I agree with others above that the ideal answer is 'both'.
For my own purposes, when I'm working up a song I'd rather do my own editing and emending: comparing with other versions to clarify a line, or re-introducing a verse to make the narrative more coherent, all toward my objective of having a good singable version, while not doing violence to the original.
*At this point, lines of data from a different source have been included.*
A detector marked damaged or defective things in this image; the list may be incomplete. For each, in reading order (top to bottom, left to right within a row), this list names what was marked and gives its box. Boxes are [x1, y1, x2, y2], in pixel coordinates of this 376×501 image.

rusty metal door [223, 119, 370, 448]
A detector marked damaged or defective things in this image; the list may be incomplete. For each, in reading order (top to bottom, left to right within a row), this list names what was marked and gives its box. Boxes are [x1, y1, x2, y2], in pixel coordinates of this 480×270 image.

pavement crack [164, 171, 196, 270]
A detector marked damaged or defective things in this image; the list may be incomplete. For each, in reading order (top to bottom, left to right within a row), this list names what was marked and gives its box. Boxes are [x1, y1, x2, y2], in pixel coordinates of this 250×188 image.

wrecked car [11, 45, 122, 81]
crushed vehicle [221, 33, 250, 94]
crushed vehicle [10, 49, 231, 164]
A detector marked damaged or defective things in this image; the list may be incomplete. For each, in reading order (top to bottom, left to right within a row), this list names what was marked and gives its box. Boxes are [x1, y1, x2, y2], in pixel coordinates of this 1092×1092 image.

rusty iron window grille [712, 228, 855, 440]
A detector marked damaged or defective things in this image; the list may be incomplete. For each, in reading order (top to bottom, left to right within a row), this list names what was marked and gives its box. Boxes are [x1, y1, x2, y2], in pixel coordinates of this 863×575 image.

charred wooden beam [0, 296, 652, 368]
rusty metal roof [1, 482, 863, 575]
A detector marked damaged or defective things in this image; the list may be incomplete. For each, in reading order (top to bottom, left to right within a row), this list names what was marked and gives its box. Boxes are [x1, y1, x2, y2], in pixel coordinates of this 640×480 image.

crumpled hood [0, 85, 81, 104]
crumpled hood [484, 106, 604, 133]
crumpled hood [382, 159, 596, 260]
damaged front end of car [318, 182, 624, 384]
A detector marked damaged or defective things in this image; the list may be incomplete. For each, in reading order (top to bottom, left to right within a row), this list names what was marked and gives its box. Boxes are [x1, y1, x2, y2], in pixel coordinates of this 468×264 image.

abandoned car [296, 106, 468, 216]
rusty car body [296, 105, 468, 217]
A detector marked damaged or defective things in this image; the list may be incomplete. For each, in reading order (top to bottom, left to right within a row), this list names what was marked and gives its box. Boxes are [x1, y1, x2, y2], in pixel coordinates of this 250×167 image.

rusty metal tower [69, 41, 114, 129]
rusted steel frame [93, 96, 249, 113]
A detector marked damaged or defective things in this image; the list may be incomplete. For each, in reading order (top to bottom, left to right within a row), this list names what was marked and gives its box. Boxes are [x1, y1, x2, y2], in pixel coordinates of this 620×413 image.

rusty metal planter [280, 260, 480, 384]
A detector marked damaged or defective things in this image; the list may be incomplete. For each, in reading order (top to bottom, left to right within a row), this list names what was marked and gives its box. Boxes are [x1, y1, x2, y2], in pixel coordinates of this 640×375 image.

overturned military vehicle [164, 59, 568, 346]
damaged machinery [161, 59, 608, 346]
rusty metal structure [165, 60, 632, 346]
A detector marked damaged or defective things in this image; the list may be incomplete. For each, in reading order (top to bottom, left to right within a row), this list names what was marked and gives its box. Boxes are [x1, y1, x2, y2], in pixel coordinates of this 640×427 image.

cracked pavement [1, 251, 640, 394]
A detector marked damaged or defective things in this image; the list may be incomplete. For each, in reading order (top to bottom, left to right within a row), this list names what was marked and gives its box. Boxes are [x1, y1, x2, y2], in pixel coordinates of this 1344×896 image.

But I'm overwhelmingly persuaded by the objective of providing an accessible format, so that the songs are discovered and sung by more people. (People who don't have a whole library of other versions to do their own research). So that lots of people will buy the book, and not be put off by too much 'scholarly clutter'. [This from one who fully appreciates, and whose workspace is filled with, 'scholarly clutter.] On balance, I would be happy to see a lightly edited 'accessible' version in the published book, with emendations or insertions clearly marked [in brackets, say], and even including appropriate additional verses sparingly added to incomplete versions. Again: clearly indicated. That said, however, I would want to have (non-cluttery) marginal notes or endnotes documenting any changes.
And I would want the complete (or incomplete) original transcription available in the companion on-line site. Along with some assurance that the on-line site has a permanent home and archive. [A scholarly website, with an auxiliary book?]
I have to say, Julia: I'm very much looking forward to seeing the results of your efforts!!